Drones to autonomously repair cities of the future
An army of drones could soon keep a watchful eye over streets in the UK, repairing things like potholes and busted street lamps, scientists say.
London: An army of drones could soon keep a watchful eye over streets in the UK, repairing things like potholes and busted street lamps, scientists say.
Researchers from the University of Leeds in UK are leading a pioneering 4.2 million pounds national infrastructure research project with the vision of creating self-repairing cities.
The project could soon see an army of drones that detect problems with infrastructure as soon as they pop up, to prevent them developing into inconvenient roadworks or other larger repair projects, 'Gizmag' reported.
"We want to make Leeds the first city in the world to have zero disruption from street works," said Phil Purnell, professor at the university's School of Civil Engineering.
"We can support infrastructure which can be entirely maintained by robots and make the disruption caused by the constant digging up the road in our cities a thing of the past," Purnell said.
The researchers will initially develop new robot designs and technologies in three areas - "Perch and Repair", "Perceive and Patch" and "Fire and forget".
"Perch and Repair" aims to develop drones that can perch on structures like birds at height and perform repair tasks, such as repairing street lights.
The second, "Perceive and Patch" will develop drones able to autonomously inspect, diagnose, repair and prevent potholes in roads.
"Fire and forget" aims to develop robots which will operate indefinitely within live utility pipes performing inspection, repair, metering and reporting tasks.
"Detecting faults and weaknesses early and then quickly performing smart repairs is the key," said Rob Richardson, director of the National Facility for Innovative Robotic Systems at the university.

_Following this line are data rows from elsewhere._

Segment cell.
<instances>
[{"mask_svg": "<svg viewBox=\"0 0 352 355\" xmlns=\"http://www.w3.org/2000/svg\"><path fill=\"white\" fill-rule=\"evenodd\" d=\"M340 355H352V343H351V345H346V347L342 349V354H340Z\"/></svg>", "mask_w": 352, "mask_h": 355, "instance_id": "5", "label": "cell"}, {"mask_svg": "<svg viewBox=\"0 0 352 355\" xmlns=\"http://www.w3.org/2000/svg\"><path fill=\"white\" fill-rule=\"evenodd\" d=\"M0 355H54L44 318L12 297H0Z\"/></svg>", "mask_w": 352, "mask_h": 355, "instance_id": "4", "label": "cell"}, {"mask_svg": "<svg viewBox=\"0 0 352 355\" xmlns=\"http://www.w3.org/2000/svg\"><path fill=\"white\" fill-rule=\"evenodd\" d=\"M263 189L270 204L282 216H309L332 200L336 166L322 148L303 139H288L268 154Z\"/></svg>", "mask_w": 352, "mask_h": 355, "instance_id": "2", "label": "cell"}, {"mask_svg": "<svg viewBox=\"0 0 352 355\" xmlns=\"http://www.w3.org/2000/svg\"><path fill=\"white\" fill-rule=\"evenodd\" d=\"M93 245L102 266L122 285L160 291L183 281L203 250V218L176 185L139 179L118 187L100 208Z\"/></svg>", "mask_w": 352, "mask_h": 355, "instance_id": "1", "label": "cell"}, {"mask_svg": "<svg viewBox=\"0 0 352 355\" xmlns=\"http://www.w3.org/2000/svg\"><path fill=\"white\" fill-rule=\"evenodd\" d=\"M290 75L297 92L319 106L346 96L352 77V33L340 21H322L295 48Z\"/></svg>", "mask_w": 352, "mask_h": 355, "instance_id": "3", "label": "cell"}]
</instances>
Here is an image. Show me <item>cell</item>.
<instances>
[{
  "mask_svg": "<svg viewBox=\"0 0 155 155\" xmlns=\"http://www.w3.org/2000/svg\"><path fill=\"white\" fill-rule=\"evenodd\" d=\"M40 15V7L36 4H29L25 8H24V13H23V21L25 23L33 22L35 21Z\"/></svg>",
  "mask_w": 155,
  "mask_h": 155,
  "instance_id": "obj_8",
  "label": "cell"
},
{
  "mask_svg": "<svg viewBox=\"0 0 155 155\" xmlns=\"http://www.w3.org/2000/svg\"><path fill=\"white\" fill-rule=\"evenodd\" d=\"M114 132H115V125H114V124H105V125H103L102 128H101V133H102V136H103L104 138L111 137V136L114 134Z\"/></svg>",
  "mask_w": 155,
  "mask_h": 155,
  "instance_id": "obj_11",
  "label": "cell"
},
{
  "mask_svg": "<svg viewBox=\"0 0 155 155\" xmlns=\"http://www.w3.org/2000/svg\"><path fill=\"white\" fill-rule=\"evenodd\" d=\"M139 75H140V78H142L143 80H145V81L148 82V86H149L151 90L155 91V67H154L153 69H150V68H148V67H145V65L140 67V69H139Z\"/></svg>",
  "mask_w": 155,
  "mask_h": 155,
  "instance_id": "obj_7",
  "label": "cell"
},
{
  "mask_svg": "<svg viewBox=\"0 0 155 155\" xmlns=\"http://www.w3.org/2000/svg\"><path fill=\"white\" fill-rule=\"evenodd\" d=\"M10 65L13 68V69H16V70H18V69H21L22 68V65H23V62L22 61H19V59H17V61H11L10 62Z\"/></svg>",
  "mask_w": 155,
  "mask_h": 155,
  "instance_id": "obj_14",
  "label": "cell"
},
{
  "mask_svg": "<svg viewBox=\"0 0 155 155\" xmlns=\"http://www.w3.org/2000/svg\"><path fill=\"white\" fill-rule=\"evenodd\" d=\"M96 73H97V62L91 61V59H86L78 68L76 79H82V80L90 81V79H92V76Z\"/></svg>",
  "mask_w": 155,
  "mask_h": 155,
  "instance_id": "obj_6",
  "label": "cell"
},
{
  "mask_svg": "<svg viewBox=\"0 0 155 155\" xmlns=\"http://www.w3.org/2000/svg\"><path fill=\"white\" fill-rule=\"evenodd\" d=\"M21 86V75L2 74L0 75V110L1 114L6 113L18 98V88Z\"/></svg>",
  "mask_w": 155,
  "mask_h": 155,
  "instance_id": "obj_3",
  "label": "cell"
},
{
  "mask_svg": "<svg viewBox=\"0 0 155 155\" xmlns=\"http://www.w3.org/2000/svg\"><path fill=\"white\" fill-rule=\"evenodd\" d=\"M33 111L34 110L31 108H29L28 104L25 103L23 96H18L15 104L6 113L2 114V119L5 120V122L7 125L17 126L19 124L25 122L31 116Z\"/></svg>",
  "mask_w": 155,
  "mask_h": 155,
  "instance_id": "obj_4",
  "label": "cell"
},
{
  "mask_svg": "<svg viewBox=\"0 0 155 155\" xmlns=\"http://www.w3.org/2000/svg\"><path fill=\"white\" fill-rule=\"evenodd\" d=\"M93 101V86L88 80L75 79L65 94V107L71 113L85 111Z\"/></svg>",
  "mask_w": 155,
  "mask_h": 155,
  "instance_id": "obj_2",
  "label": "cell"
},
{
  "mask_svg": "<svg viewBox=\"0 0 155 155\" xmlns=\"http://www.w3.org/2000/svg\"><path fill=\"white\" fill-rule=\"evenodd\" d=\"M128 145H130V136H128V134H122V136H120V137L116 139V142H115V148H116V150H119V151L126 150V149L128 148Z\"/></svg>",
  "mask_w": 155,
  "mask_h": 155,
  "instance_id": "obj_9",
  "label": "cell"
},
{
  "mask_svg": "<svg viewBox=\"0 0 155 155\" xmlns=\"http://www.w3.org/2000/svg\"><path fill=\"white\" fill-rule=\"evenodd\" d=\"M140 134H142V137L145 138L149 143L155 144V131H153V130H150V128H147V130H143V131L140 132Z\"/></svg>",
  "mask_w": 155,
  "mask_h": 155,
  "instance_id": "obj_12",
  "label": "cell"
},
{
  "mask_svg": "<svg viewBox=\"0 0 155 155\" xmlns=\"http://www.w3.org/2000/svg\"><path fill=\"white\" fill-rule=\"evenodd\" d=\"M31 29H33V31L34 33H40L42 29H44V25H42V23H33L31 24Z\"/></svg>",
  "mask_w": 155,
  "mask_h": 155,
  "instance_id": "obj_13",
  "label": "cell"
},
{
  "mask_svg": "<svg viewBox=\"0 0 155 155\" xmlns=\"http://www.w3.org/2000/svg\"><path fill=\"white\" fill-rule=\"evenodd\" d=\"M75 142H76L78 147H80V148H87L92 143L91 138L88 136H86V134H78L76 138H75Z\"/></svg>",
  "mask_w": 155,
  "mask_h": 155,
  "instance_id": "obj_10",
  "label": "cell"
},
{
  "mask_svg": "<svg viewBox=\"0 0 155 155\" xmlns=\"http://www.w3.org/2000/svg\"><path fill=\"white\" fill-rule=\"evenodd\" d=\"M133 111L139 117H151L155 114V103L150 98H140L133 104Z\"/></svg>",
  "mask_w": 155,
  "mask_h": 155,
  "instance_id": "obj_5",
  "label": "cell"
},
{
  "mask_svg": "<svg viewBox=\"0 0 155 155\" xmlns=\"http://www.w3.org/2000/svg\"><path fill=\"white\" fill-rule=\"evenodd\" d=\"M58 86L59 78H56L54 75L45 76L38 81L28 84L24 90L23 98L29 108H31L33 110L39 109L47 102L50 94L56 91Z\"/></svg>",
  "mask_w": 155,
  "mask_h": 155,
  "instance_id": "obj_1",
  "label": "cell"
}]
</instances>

"Our robots will undertake precision repairs and avoid the need for large construction vehicles in the heart of our cities. We will use the unique capabilities of our robotic facility to make new, more capable robots," Richardson said.
"The critical part of this project is being proactive rather than reactive," said Raul Fuentes, from the School of Civil Engineering at the university.
"This is crucial to ensuring we have sustainable and resilient infrastructure. We will target our interventions so that they are invisible to the human eye, before they become a real problem," he said.